Ei-Ei
"Cheek to Cheek"
"Eiei" machen, sagen wir bei uns, wenn wir in inniger Vertrautheit Wange an Wange schmeicheln. Ein Ausdruck der Zuneigung, die dem Baby genauso sagt: "Ich habe dich lieb" wie der Großmutter oder dem Partner. Eiei tut gut! Aber auch ein Streicheln oder Händedruck, gibt Kraft, ermuntert, beruhigt. Und bei etwas mehr Distanz (z.B. gegenüber Kunden) ersetzen Worte und Gesten die körperliche Berührung. Nicht nur in zwischenmenschlicher Hinsicht, sondern auch in der Beziehung von Mensch und Tier lösen Streicheleinheiten manches Problem. Unsere heutige Episode des Landlebens zeigt, wie wirkungsvoll diese Streicheleinheiten sein können. Aber man muss sein Gegenüber eben genau dort abholen, wo es sich gerade befindet.
Streicheleinheiten
Hinter unsrer Stadltür
steht ein alter Musketier,
spielt auf seiner Bassgeig'n auf,
hat keine Saiten drauf!
Dieses Volkslied kommt mir in den Sinn, während ich meine Bassgeige streiche. Nicht im Orchester. Nicht für die Hausmusik, sondern im Stall. Mein Instrument heißt "Andromeda" und ist eine frisch gebackene Kuh-Mama, die eben gemolken wird.
Während ich mit den Fingern der linken Hand die Schwanzwurzel klopfend massiere, streiche ich mit der Bürste in der rechten die üppigen Backen entlang bis zum Euter. Auf und ab, immer schön im Takt der Vakuumpumpe. Nur so hält Andromeda einigermaßen still, bis das Melkzeug wieder abgesetzt wird. Nicht zum ersten mal greifen wir zu diesem Trick.
So wie die gelbe Kuh von Franz Marc springen Kühe manchmal auch beim ersten Melken.

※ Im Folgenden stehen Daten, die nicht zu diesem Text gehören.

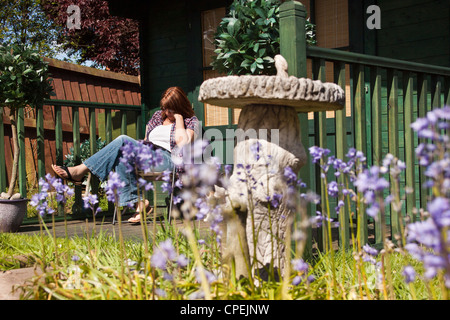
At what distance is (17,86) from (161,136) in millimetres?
1304

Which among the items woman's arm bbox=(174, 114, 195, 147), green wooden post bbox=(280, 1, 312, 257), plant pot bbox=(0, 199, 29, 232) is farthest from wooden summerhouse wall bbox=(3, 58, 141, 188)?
green wooden post bbox=(280, 1, 312, 257)

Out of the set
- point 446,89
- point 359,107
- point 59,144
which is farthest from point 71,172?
point 446,89

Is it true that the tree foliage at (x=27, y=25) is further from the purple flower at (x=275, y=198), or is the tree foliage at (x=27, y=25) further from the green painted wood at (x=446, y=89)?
the purple flower at (x=275, y=198)

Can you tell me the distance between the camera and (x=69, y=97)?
28.0 feet

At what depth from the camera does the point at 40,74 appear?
14.9ft

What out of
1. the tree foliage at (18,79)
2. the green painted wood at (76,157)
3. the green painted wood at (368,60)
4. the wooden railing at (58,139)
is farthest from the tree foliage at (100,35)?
the green painted wood at (368,60)

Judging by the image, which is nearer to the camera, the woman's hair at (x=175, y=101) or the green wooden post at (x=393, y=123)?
the green wooden post at (x=393, y=123)

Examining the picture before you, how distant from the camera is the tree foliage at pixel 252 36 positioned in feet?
12.9

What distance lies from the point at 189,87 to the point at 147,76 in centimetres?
84

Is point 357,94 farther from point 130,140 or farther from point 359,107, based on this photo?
point 130,140

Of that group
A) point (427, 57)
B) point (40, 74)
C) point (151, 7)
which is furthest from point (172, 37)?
point (427, 57)

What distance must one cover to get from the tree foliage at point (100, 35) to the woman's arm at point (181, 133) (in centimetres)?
896

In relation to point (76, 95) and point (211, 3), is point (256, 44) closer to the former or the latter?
point (211, 3)

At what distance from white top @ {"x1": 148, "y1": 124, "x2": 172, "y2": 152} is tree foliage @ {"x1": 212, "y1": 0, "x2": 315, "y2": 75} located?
87 cm
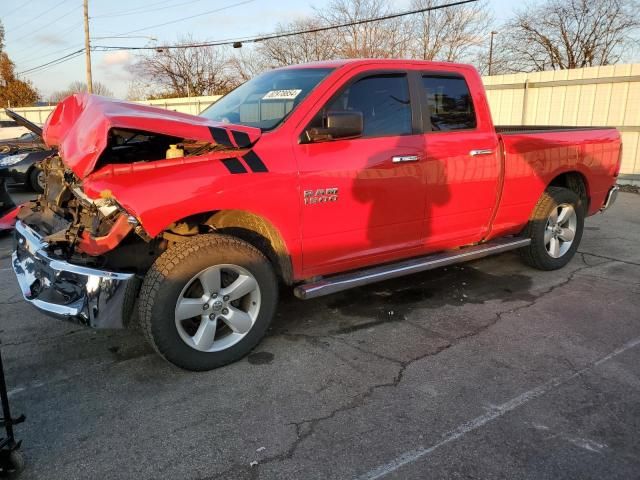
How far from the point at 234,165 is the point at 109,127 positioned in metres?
0.75

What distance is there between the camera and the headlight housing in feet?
33.7

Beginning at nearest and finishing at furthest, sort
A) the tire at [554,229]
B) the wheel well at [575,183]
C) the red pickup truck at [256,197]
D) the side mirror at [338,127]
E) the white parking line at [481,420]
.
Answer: the white parking line at [481,420]
the red pickup truck at [256,197]
the side mirror at [338,127]
the tire at [554,229]
the wheel well at [575,183]

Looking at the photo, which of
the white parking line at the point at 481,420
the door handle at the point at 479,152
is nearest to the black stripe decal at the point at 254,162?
the white parking line at the point at 481,420

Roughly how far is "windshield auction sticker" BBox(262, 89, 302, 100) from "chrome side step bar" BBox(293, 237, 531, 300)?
54.4 inches

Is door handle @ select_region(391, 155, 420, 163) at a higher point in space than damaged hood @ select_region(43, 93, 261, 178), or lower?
lower

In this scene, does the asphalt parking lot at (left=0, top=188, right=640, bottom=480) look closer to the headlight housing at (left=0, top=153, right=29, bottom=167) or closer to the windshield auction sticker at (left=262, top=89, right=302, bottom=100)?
the windshield auction sticker at (left=262, top=89, right=302, bottom=100)

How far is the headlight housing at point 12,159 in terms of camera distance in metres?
10.3

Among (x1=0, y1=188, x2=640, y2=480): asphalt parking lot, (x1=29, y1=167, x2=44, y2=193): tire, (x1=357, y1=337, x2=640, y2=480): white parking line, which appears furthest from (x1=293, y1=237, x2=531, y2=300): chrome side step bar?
(x1=29, y1=167, x2=44, y2=193): tire

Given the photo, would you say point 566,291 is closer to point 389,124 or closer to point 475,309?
point 475,309

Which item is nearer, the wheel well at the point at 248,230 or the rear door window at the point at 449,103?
the wheel well at the point at 248,230

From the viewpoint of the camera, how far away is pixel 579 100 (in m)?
12.2

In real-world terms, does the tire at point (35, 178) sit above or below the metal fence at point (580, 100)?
below

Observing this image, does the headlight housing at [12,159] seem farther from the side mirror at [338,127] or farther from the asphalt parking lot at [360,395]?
the side mirror at [338,127]

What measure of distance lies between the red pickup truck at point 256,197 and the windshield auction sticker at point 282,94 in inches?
0.6
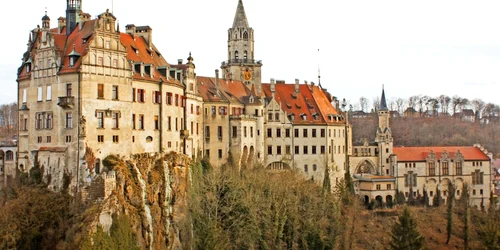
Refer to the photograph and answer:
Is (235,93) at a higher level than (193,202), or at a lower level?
higher

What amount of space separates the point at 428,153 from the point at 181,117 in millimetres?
43546

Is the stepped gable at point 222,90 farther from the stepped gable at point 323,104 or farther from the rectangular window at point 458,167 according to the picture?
the rectangular window at point 458,167

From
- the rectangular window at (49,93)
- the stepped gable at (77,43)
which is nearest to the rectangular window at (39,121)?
the rectangular window at (49,93)

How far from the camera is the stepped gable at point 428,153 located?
87875 mm

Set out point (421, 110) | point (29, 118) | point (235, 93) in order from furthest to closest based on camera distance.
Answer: point (421, 110) → point (235, 93) → point (29, 118)

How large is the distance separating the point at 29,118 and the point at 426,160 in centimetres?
5736

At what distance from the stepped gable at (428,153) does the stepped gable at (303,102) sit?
1231cm

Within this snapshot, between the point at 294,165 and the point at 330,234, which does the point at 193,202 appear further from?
the point at 294,165

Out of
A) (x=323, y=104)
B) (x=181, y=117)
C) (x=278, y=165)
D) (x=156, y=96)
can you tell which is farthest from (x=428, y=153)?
(x=156, y=96)

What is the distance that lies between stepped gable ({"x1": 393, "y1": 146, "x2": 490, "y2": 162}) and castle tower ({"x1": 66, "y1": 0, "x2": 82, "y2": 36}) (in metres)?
51.2

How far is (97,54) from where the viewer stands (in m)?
49.7

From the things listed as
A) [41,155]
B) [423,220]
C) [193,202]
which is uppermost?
[41,155]

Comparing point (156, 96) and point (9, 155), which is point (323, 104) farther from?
point (9, 155)

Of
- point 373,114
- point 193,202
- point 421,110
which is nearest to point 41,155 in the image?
point 193,202
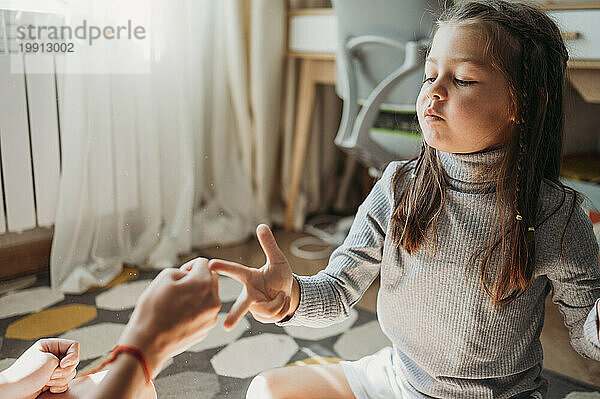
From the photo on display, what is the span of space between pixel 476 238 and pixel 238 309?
0.29 meters

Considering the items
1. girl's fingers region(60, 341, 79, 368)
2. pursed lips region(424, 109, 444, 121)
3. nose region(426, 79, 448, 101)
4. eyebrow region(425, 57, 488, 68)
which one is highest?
eyebrow region(425, 57, 488, 68)

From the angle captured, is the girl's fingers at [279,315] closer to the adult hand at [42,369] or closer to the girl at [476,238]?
the girl at [476,238]

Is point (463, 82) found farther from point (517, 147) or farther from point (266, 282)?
point (266, 282)

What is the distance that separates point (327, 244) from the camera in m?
1.46

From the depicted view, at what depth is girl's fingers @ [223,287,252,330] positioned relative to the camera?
490 millimetres

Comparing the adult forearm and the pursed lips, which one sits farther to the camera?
the pursed lips

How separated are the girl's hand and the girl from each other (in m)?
0.02

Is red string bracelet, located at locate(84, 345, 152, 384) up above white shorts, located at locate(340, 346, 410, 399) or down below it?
above

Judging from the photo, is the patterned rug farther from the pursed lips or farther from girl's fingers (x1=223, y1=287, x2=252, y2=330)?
the pursed lips

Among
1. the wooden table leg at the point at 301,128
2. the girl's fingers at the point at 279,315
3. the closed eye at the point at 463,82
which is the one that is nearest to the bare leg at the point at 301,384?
the girl's fingers at the point at 279,315

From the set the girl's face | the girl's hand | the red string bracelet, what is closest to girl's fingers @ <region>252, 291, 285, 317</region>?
the girl's hand

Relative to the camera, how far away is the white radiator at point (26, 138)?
1.92 ft

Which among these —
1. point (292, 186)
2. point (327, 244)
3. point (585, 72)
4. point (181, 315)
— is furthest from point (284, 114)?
point (181, 315)

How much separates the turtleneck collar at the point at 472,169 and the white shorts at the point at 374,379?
0.76 ft
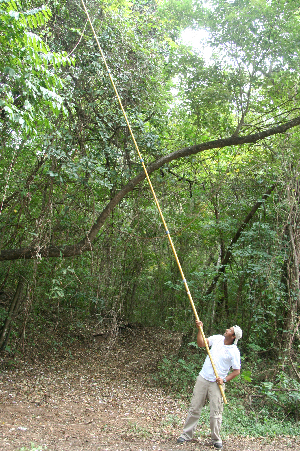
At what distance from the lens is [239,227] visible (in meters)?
7.88

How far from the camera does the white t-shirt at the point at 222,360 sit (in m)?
3.37

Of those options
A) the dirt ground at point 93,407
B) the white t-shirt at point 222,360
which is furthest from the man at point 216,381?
the dirt ground at point 93,407

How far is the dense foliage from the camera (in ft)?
16.8

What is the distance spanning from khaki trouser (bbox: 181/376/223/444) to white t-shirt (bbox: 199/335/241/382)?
0.08 m

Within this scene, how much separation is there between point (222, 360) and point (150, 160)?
352cm

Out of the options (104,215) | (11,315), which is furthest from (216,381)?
(11,315)

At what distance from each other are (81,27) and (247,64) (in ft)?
8.80

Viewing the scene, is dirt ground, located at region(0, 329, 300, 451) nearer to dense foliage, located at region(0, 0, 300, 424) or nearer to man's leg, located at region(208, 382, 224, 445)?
man's leg, located at region(208, 382, 224, 445)

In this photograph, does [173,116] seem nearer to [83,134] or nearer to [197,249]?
[83,134]

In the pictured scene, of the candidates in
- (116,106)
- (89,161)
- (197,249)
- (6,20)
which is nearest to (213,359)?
(89,161)

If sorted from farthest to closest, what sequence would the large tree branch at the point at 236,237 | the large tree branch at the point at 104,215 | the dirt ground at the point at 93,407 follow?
the large tree branch at the point at 236,237
the large tree branch at the point at 104,215
the dirt ground at the point at 93,407

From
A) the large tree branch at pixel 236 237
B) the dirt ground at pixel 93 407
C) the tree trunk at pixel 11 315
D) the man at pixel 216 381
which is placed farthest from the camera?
the large tree branch at pixel 236 237

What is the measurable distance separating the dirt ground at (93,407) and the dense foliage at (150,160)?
0.89 metres

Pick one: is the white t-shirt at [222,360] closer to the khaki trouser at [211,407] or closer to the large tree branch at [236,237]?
the khaki trouser at [211,407]
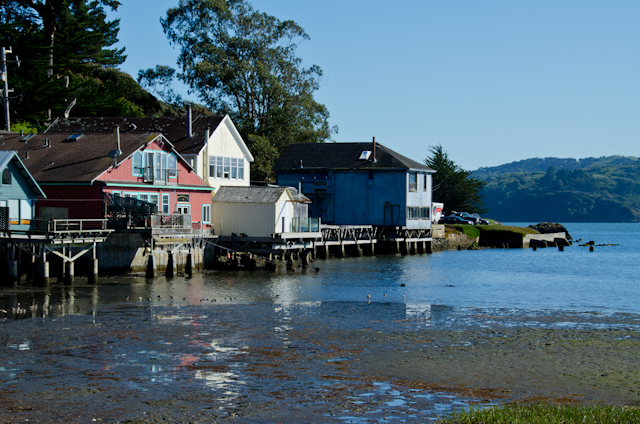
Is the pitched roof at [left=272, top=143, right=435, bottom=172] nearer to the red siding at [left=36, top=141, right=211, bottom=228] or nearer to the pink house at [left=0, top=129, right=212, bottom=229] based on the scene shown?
the pink house at [left=0, top=129, right=212, bottom=229]

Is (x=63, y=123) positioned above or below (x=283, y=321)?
above

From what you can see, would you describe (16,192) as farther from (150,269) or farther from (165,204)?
(165,204)

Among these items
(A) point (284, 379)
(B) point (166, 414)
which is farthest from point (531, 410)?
(B) point (166, 414)

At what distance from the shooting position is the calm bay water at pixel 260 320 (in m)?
18.6

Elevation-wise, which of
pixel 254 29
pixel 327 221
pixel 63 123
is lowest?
pixel 327 221

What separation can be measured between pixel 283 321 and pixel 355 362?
7.94 m

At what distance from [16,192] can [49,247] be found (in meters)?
4.31

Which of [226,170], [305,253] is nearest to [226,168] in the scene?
[226,170]

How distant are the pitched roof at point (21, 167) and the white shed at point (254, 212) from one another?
13.3 meters

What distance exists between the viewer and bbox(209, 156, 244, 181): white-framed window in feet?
194

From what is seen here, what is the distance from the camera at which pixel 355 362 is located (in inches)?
865

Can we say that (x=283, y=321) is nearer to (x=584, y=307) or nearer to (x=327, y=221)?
(x=584, y=307)

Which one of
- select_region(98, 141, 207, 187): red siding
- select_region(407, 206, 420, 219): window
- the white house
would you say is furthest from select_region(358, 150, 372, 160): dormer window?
select_region(98, 141, 207, 187): red siding

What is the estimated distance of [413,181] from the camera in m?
72.6
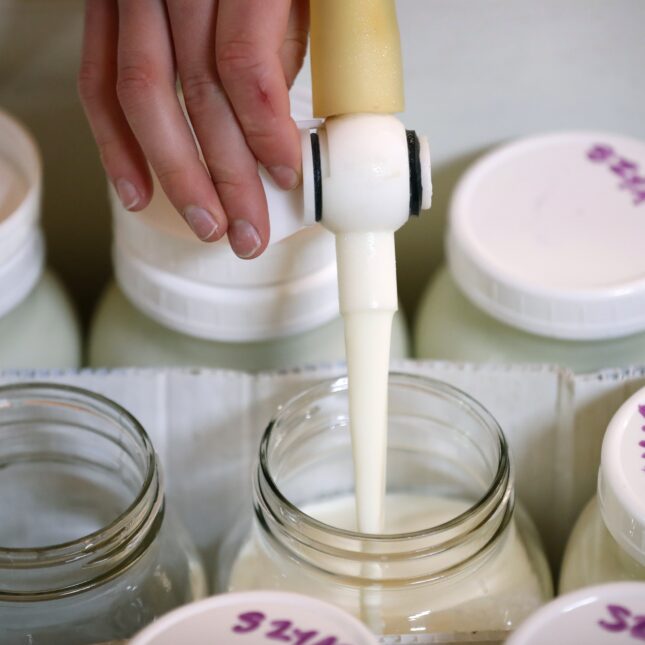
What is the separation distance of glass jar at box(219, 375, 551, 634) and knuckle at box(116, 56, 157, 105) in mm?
155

In schöner Regelmäßigkeit gibt es Sensibelchen im Stall, die sich erst an die ungewohnte Prozedur des Melkens gewöhnen müssen. Die meisten Kühe halten freiwillig still, denn mit der "gespendeten" Milch verringert sich auch der Druck aufs Euter - gerade kurz nach dem Kalben, wenn die Milch einschießt. Meist genügt es, wenn der Melker (mein Mann) mit der Hand beruhigend am Bauch krault, dass alle vier Kuhbeine Bodenhaftung kriegen. Wenn nicht, kann es schnell passieren, dass das Melkzeug mitsamt der Milchkanne in hohem Bogen durch die Luft geschleudert wird. Dann heißt das nächste Problem, woher die Milch für das Kalb nehmen. Die Biestmilch der ersten Tage ist für dessen Gesundheit besonders wichtig. Zwar versprechen allerhand mechanische Wunderwerke, wie Fuß- oder Hüftfesseln, eine Kuh ruhig zu stellen, doch bei manchen Tieren erweist sich schon das Anlegen als unmöglich, weil sie wahre Veitstänze aufführen. Da hilft nur Handauflegen - siehe oben. Im Laufe der Jahre habe ich so meine Erfahrungen gemacht. Jede Kuh hat ihren individuellen Beruhigungspunkt, und der muss schnellstmöglich gefunden werden - von der Nasenspitze bis zum Knie sind diese "erogenen" Zonen verteilt. Richtig stimuliert wird aus der mit allen Vieren schlagenden und springenden Wildkuh das sanfteste Wesen. Bis zum nächsten Melken.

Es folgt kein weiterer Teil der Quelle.